Required action »
Update the Meow Wolf union article below by replacing "small group" with "handful", and give that part of it again, beginning at the words that have "There was also" and stopping after "qualify is 80.)".

The company initially resisted the idea of a union at all, with CEOs saying in statements that “we feel the company works best without a union,” and refusing to let Denver and Las Vegas employees join the unit as a condition of recognition. Staff members told The New Republic that managers who expressed interest in the union or even talked about it faced repercussions. “There were a couple of managers who were providing contact information for another organizing member, who were put on probation and denied job opportunities,” said one former employee who asked to remain anonymous. (In response to questions, a spokesperson for the company said “Meow Wolf has been negotiating in good faith with the Union and we anticipate reaching a final contract soon.”)

There was also some resistance within the staff, which followed a familiar line of opposition to unions in creative fields and companies and nonprofits with a liberal sheen. Part of the problem, according to organizers, is the persistent cultural idea that artists are lucky to make money from their work at all. Before the 2020 vote, a small group of employees created Reunion for Meow Wolf; on their website, they call for ways to address issues at the company that can be “more progressive, creative, and flexible, while also getting the job done, not costing us dues, and not dividing the company.” They also cite Meow Wolf’s B-Corp status (a designation for companies that meet certain social and economic justice and environmental impact requirements) as a reason a union isn’t needed. (Meow Wolf’s B-Corp score is 80.2; the minimum score to qualify is 80.)

“People were sold an idea that unions were just for certain groups of people, that workers like artists and tech workers didn’t need a union,” Milagro Padilla, a staffer with CWA who worked on the Meow Wolf campaign, wrote in an email. “That couldn’t be further from the truth. Work is work, if you’re running fiber optic cables or designing worlds like the folks at Meow Wolf. Unions are far from perfect, but they are one of the best tools the working class has.”

For some people, the issue was not rocking the boat. “It’s not like I think Meow Wolf is an evil place or they’re going to lash out, but I have a mortgage, I’m worried about inflation and job security like everybody else, and I was scared,” said a second Meow Wolf employee, who spoke to The New Republic on condition of anonymity. They initially voted no for the union before signing their card last year. “I took a second look at the issues because I was inspired by the passion of my co-workers and by the risks they took.”

Input data »
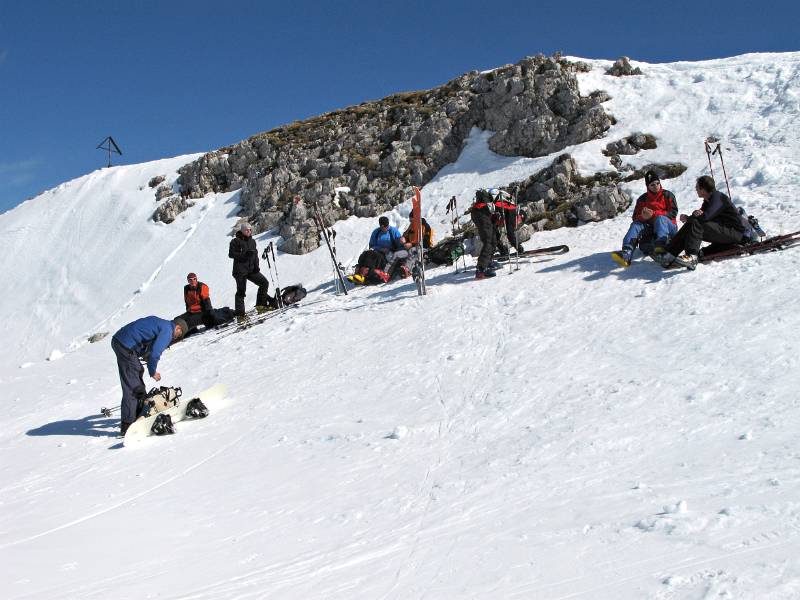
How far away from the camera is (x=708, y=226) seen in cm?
1008

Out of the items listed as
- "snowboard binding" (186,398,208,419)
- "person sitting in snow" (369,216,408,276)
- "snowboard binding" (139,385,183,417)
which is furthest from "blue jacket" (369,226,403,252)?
"snowboard binding" (186,398,208,419)

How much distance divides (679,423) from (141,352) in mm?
7074

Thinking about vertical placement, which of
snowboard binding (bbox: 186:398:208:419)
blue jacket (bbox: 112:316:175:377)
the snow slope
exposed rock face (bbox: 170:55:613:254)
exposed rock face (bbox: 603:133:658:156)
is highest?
exposed rock face (bbox: 170:55:613:254)

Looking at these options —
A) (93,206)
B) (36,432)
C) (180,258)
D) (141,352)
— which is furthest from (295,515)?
(93,206)

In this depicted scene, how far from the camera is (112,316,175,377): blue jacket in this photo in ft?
29.4

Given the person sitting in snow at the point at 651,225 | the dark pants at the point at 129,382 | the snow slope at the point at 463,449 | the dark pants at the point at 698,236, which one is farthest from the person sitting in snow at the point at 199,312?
the dark pants at the point at 698,236

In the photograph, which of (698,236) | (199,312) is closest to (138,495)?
(698,236)

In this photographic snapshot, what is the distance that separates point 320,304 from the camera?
14727mm

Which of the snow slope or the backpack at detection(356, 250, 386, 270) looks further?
the backpack at detection(356, 250, 386, 270)

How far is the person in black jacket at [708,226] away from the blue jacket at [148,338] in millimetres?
7704

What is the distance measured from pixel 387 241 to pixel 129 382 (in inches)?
327

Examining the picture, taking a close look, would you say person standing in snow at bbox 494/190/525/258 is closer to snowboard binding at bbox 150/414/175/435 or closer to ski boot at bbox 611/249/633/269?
ski boot at bbox 611/249/633/269

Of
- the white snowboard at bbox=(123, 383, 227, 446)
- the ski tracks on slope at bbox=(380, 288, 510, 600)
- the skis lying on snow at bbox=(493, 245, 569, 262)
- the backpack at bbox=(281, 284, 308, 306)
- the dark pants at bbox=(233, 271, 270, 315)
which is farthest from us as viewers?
the backpack at bbox=(281, 284, 308, 306)

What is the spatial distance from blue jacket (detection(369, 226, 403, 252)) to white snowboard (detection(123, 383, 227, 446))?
23.3 ft
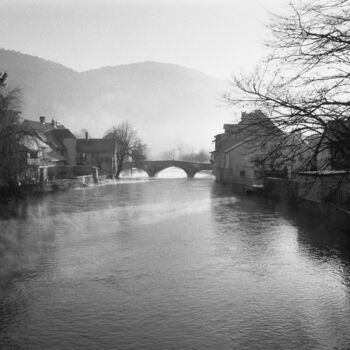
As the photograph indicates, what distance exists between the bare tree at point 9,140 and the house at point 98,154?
55.4m

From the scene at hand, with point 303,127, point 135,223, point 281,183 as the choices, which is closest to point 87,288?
point 303,127

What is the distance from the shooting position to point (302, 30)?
7.98m

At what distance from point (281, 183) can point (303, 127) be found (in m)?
31.3

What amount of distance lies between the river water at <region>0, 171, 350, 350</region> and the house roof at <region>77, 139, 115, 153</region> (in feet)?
203

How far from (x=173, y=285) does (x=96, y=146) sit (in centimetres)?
7604

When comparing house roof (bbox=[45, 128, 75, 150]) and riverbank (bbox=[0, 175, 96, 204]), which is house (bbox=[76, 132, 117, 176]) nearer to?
house roof (bbox=[45, 128, 75, 150])

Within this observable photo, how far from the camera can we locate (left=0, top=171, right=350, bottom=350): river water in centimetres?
988

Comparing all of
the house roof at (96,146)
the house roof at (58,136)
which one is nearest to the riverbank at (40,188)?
the house roof at (58,136)

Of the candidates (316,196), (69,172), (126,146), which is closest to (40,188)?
(69,172)

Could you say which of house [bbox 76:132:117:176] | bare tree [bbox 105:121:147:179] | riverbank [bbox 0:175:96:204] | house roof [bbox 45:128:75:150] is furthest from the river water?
house [bbox 76:132:117:176]

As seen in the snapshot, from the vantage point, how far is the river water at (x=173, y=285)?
9875 millimetres

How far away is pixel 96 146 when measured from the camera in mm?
87438

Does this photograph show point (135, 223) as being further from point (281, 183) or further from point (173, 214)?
point (281, 183)

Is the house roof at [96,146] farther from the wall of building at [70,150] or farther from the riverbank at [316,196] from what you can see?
the riverbank at [316,196]
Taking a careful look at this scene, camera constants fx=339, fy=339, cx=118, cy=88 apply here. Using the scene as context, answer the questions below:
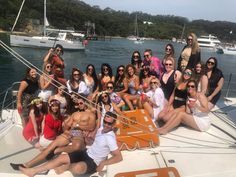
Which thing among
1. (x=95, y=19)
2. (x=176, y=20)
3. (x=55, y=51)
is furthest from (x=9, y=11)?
(x=176, y=20)

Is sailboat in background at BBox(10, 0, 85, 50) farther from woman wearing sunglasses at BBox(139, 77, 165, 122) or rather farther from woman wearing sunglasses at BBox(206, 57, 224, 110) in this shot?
woman wearing sunglasses at BBox(139, 77, 165, 122)

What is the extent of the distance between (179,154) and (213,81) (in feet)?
7.47

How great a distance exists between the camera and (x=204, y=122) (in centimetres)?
620

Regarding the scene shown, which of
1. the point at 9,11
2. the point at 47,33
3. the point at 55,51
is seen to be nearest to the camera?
the point at 55,51

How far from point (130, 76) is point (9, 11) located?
86875 millimetres

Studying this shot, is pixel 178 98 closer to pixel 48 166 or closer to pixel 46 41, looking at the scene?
pixel 48 166

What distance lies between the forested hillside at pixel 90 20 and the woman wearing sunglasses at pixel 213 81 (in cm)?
7927

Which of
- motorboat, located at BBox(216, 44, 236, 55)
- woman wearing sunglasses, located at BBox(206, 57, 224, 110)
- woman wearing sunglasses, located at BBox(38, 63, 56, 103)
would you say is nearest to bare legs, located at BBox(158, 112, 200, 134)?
woman wearing sunglasses, located at BBox(206, 57, 224, 110)

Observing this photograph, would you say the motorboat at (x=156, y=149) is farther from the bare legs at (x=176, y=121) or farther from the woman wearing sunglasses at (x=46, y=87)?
the woman wearing sunglasses at (x=46, y=87)

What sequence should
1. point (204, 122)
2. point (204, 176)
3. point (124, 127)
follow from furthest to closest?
point (204, 122) → point (124, 127) → point (204, 176)

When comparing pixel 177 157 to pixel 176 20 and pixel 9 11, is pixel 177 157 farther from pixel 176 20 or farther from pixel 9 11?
pixel 176 20

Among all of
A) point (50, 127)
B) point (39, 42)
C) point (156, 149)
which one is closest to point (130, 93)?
point (156, 149)

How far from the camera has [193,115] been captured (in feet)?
20.3

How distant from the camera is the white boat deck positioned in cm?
476
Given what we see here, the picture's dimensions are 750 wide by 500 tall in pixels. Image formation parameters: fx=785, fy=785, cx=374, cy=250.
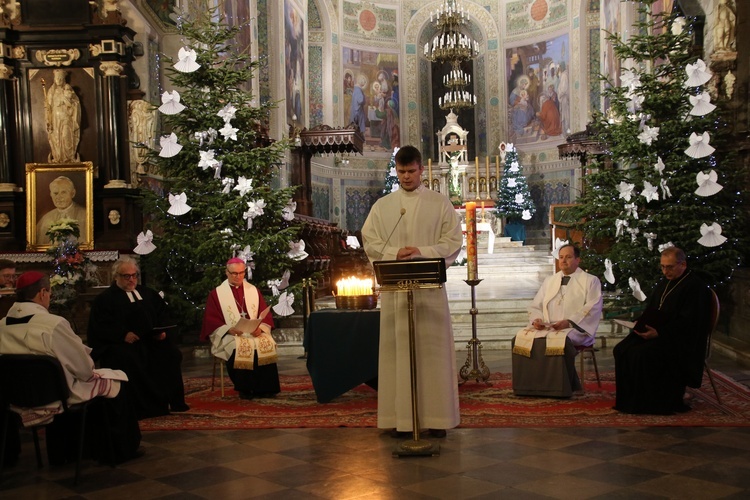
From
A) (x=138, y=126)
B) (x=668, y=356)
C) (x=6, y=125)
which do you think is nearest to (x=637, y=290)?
(x=668, y=356)

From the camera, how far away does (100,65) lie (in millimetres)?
10844

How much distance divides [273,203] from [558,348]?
16.1 feet

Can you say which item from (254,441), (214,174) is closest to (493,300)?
(214,174)

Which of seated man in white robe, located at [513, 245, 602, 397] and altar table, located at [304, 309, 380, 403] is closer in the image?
seated man in white robe, located at [513, 245, 602, 397]

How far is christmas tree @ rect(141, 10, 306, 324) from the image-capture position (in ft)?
33.0

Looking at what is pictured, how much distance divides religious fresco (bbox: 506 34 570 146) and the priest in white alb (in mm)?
20575

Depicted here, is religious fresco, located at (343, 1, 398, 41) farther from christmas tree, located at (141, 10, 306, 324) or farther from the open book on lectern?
the open book on lectern

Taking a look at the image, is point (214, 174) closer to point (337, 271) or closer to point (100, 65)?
point (100, 65)

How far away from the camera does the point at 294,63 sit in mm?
22500

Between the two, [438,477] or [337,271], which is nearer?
[438,477]

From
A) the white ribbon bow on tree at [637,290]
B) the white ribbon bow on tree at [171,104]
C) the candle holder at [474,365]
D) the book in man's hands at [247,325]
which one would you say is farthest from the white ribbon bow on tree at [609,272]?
the white ribbon bow on tree at [171,104]

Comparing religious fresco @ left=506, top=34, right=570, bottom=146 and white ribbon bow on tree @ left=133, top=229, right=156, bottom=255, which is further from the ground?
religious fresco @ left=506, top=34, right=570, bottom=146

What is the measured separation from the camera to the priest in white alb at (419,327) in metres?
5.39

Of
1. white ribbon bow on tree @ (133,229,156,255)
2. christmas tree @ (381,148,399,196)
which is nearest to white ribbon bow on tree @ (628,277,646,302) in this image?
white ribbon bow on tree @ (133,229,156,255)
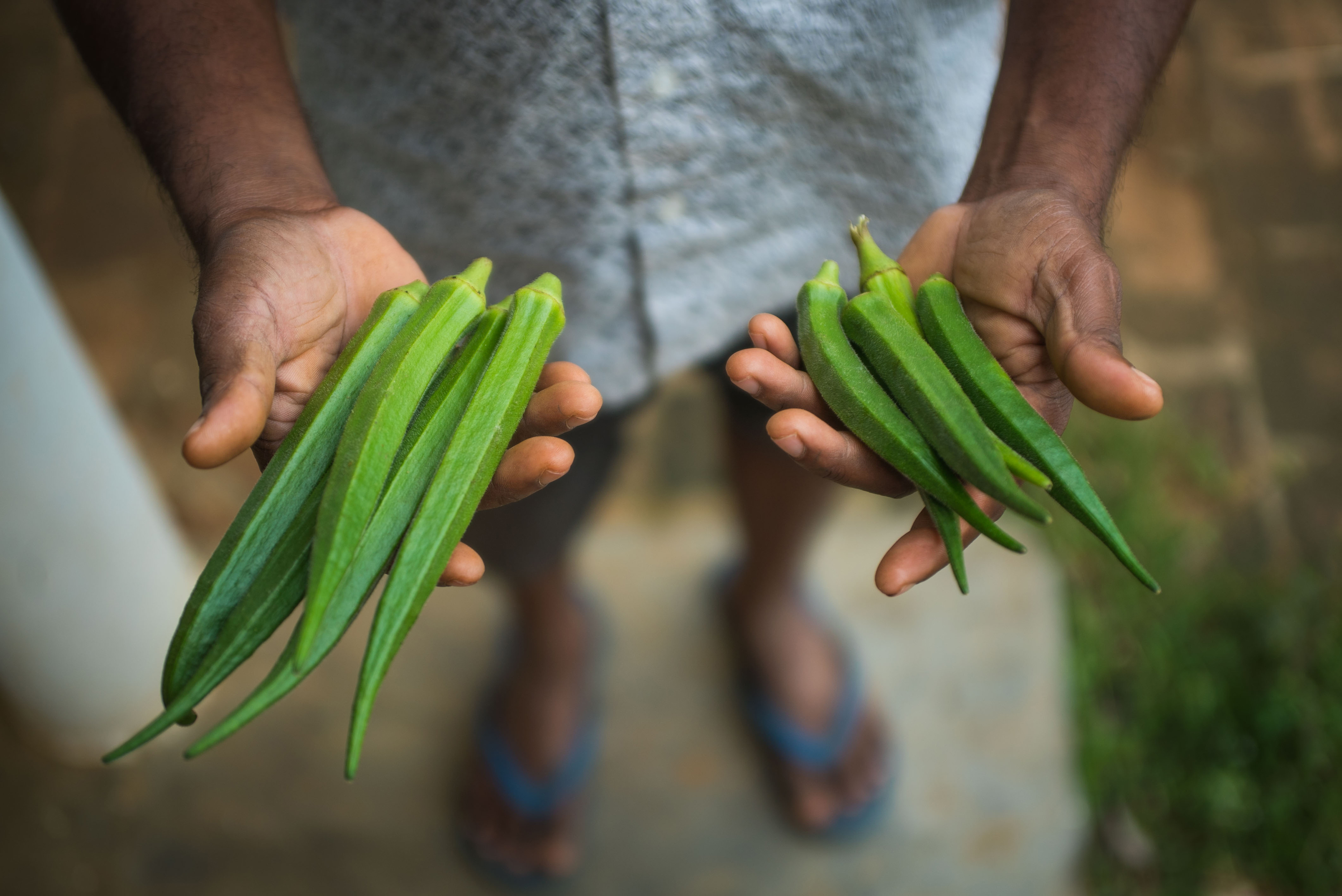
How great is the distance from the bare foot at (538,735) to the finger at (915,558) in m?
1.28

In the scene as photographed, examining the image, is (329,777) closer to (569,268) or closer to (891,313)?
(569,268)

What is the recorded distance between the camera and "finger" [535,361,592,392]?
4.56 ft

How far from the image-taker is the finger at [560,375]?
4.56 feet

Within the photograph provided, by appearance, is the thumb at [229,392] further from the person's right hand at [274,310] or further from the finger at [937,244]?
the finger at [937,244]

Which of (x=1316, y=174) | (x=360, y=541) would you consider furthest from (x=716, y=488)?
(x=1316, y=174)

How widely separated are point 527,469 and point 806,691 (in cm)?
153

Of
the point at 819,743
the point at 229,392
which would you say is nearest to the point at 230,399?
the point at 229,392

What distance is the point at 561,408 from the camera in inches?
53.5

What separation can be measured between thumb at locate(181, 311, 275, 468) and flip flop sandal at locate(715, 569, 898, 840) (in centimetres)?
171

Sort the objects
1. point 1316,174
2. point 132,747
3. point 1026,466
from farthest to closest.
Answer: point 1316,174 < point 1026,466 < point 132,747

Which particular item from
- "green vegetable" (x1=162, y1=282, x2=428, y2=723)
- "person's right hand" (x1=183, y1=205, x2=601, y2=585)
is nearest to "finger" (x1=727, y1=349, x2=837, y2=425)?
"person's right hand" (x1=183, y1=205, x2=601, y2=585)

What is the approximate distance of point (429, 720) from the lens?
106 inches

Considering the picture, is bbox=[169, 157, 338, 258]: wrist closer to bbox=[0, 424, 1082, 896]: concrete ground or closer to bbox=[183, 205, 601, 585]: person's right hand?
bbox=[183, 205, 601, 585]: person's right hand

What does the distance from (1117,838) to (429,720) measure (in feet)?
5.91
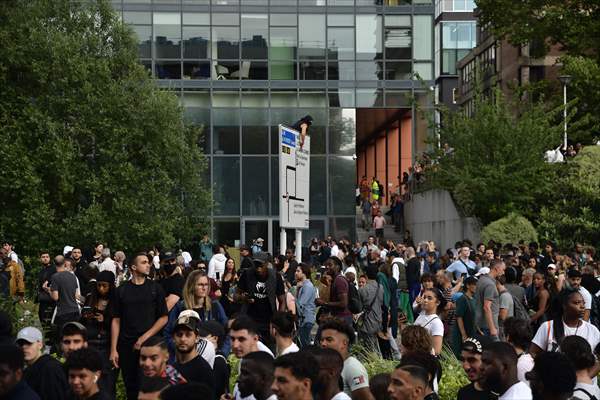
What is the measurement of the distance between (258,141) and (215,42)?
4214mm

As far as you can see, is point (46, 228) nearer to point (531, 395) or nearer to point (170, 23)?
point (170, 23)

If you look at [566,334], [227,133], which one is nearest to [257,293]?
[566,334]

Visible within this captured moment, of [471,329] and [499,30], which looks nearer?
[471,329]

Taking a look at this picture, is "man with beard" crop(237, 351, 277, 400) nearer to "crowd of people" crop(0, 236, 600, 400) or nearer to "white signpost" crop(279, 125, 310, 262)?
"crowd of people" crop(0, 236, 600, 400)

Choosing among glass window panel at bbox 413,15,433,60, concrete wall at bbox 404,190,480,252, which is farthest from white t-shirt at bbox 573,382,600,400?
glass window panel at bbox 413,15,433,60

Exercise output »
There was also some resistance within the staff, which followed a familiar line of opposition to unions in creative fields and companies and nonprofits with a liberal sheen. Part of the problem, according to organizers, is the persistent cultural idea that artists are lucky to make money from their work at all. Before the 2020 vote, a handful of employees created Reunion for Meow Wolf; on their website, they call for ways to address issues at the company that can be “more progressive, creative, and flexible, while also getting the job done, not costing us dues, and not dividing the company.” They also cite Meow Wolf’s B-Corp status (a designation for companies that meet certain social and economic justice and environmental impact requirements) as a reason a union isn’t needed. (Meow Wolf’s B-Corp score is 80.2; the minimum score to qualify is 80.)